▸ DOCUMENTO DE ORIGEM:
......

Anunciaram que o Jornal Económico (JE) está a entrar numa nova fase. O que podemos esperar do JE?
Este ano fizemos grandes alterações e essas mudanças ocorrem num novo enquadramento no Grupo Media N9ve, no qual o JE está inserido desde o final de 2022. A entrada no Grupo deu-nos várias vantagens. Por um lado, temos um acionista com uma perspetiva mais cosmopolita e internacional. Atualmente, o JE posiciona-se como um jornal lusófono, ou seja, os nossos leitores estão em todos os países onde se fala português, o que obrigou a um ajuste na estratégia para ter conteúdos para esses leitores.
Por outro lado, este ano tivemos a oportunidade de fazer um investimento em várias áreas decisivas para o futuro, como o novo site, que arrancou em soft launch em maio, e que está a ter muito bons resultados. Conseguimos aumentar a audiência em cerca de 40 a 50% nas diferentes métricas e vamos fechar o primeiro mês do novo site acima dos 2 milhões de page views.
A que se deve esse aumento?

......

▸ TAREFA PEDIDA: Resuma em duas frases o documento de origem sobre a nova fase do Jornal Económico. A listagem provém de outra fonte, sem relação com o documento.

▸ DADOS APRESENTADOS:
......

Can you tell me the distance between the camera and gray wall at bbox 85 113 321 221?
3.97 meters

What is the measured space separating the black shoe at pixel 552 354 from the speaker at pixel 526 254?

......

▸ RESULTADO FINAL: Desde o final de 2022, o Jornal Económico integra o Grupo Media N9ve, cujo acionista tem uma perspetiva mais cosmopolita e internacional, e posiciona-se como um jornal lusófono, o que obrigou a ajustar a estratégia de conteúdos para leitores de todos os países onde se fala português. Este ano, o jornal investiu em áreas decisivas como o novo site, lançado em soft launch em maio, que aumentou a audiência em cerca de 40 a 50% nas diferentes métricas e vai fechar o primeiro mês acima dos 2 milhões de page views.